### 本文抜粋

白くて自然 歯科医が推奨「CAD/CAM冠」のメリットと疑問

市川信一院長
市川信一院長(C)日刊ゲンダイ

「銀歯が気になり大口を開けてしゃべったり、笑ったりできない」――。そんな不満を解消する新たな歯科治療法をご存じか? デジタル技術を使った新しい歯のかぶせ物「CAD/CAM冠」を使った治療法だ。白いため自然に見えるし、一部公的保険が使えるため安い。しかも治療期間が短い。銀歯からつけ替える人もいるほどの人気だという。その一方で新しい冠は外れやすい、大量に歯を削るのが不安との声もある。そのメリットと疑問を市川歯科医院(東京・虎ノ門)の市川信一院長に聞いた。

 CADとはコンピューター支援による設計、CAMはコンピューター支援による加工・製作のことを指す。CAD/CAM冠とは、こうした技術で作られた冠をいう。最近は、口腔内スキャナーと3Dプリンターとを連動させるのが主流だ。

「CAD/CAM冠は新しい素材で作られています。プラスチックとセラミックを合わせたハイブリッドレジンです。白く、自然歯に近いため、口を大きく開けてなかを見られても気になりません。金属を使っていませんから、銀歯のように金属アレルギーの心配もありません。強度も銀歯ほどではないにしろ、硬質レジンジャケット冠よりも優れています」

 銀歯は、金銀パラジウム合金が材料。耐久性には優れているものの、見た目が良くない。金属アレルギーの心配もあった。最近では歯科用金属の高騰で値段も高くなっている。硬質レジンジャケット冠はプラスチック製のため白くて金属アレルギーの心配はないが、強度はソコソコだ。CAD/CAM冠はこれまでの素材の欠点を補った形になっている。

### 課題内容
**1.** CAD/CAM冠の記事によれば、CAD/CAM冠の素材は何ですか。
**2.** CAD/CAM冠の記事を、最後の文の後から書き継いでください。

### データソースの記録
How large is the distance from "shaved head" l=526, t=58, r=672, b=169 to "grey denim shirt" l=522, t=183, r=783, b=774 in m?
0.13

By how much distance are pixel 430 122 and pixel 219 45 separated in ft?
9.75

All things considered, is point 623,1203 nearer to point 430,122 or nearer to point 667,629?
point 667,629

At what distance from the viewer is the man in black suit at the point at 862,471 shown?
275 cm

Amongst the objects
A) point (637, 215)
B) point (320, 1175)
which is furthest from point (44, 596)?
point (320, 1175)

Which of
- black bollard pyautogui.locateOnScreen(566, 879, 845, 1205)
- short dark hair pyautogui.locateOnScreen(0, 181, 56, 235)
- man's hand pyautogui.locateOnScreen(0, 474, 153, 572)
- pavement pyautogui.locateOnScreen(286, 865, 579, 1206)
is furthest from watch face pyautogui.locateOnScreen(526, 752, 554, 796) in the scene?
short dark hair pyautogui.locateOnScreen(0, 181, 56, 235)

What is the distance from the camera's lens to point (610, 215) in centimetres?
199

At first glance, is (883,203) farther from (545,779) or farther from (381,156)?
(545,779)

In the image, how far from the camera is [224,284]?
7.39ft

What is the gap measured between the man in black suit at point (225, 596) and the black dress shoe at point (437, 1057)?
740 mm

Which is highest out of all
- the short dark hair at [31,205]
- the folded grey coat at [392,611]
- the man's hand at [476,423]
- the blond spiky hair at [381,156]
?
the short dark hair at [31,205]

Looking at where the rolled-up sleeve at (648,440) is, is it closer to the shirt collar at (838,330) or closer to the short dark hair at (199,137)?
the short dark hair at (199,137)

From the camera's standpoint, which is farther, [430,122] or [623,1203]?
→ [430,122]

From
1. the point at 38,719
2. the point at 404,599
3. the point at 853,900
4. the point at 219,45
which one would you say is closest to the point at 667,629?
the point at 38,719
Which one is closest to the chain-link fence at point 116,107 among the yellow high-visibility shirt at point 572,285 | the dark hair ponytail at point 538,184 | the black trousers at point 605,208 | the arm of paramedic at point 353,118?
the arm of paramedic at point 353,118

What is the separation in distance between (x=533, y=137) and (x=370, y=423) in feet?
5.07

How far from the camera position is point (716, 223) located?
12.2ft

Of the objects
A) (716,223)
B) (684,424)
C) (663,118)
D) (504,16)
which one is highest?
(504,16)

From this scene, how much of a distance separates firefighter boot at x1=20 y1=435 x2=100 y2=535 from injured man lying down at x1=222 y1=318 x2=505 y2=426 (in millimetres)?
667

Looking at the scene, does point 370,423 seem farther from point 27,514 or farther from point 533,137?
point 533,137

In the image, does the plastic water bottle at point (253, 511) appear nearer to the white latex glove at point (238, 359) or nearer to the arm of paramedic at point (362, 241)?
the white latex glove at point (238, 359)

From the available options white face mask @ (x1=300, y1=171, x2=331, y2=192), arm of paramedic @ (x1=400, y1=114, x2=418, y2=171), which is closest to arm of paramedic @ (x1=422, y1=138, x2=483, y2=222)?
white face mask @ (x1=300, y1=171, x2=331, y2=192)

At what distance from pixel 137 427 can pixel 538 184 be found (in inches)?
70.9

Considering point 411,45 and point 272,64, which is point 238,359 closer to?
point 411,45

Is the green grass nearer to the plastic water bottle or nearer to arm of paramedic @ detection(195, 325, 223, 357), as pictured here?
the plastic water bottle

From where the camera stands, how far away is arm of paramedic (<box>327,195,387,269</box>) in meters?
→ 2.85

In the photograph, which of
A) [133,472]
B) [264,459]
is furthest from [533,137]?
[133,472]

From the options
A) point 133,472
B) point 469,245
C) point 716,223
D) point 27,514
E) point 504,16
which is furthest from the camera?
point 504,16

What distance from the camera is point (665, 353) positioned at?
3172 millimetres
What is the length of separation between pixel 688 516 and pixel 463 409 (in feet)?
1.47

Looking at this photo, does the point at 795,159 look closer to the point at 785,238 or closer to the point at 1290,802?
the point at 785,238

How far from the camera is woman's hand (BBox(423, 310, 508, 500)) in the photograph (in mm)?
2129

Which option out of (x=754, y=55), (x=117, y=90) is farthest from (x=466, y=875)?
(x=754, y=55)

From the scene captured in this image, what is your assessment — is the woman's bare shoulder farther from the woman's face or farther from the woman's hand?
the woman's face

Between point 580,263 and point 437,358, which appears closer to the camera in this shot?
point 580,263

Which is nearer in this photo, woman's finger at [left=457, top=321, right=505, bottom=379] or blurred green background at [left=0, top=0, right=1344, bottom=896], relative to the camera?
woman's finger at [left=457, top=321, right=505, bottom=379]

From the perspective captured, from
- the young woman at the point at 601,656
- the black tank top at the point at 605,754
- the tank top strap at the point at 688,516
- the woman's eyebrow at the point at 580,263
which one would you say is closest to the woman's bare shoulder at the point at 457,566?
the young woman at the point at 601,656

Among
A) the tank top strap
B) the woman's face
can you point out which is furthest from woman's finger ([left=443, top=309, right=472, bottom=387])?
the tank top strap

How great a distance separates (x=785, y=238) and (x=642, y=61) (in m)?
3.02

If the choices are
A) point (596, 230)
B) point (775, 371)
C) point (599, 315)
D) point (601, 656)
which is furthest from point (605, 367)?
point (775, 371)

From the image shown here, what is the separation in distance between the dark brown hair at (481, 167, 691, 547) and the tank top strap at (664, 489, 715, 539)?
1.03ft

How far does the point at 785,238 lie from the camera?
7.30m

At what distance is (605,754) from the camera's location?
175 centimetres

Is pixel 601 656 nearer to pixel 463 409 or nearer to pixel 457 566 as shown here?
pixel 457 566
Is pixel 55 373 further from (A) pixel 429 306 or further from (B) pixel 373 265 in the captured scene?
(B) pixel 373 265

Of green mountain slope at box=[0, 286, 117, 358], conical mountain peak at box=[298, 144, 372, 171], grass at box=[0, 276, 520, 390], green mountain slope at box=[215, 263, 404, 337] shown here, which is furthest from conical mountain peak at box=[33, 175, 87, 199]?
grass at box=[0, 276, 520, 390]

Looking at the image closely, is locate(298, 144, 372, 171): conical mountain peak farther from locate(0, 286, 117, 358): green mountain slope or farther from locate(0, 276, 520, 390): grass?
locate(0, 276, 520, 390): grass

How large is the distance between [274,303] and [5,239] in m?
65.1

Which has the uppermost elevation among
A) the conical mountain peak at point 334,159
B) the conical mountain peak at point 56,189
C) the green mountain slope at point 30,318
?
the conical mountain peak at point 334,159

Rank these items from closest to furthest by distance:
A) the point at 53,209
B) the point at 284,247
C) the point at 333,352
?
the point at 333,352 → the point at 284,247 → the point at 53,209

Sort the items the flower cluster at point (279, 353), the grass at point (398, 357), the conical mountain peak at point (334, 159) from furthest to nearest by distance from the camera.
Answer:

### 解答
**1.** プラスチックとセラミックを合わせたハイブリッドレジンです。

**2.**
「CAD/CAM冠を扱う歯科医院は3つに分かれます。①従来通り歯科医師が型を取り、石こうを入れるなどして歯の模型を作る。それを基に歯科技工所でCAD/CAM冠を作る②歯科医師が口腔内スキャンを使って型を取り、そのデータを基に歯科技工所で作製する③すべて歯科医院内で行う――です。そのなかには治療期間が従来より短くなる場合もあります。ちなみに①は1週間程度、②は2~3日程度、③なら治療日にすべて終えることも可能です」

 気になるのは値段だ。2014年4月には第1、第2小臼歯が無条件で公的保険適用になったほか、16年4月には金属アレルギーと診断された人のみ大臼歯も対象となった。昨年12月には「金属アレルギーと診断された」場合のほか「4本の大臼歯が残っていて噛み合わせが安定している」などの条件付きで、下の大臼歯も対象となった。条件に該当する場合の自己負担金は、3割負担で1本数千円程度。ちなみに、自由診療だと1本4万~5万円以上するという。

■接着セメントが改良され外れやすさが改善

 むろん、CAD/CAM冠にも問題点もある。施術後に冠が外れやすい、との声がネット上に多数上がっていることだ。たびたび冠が脱離するため、治療を巡って歯科医院と患者の間でトラブルになるケースもあると聞く。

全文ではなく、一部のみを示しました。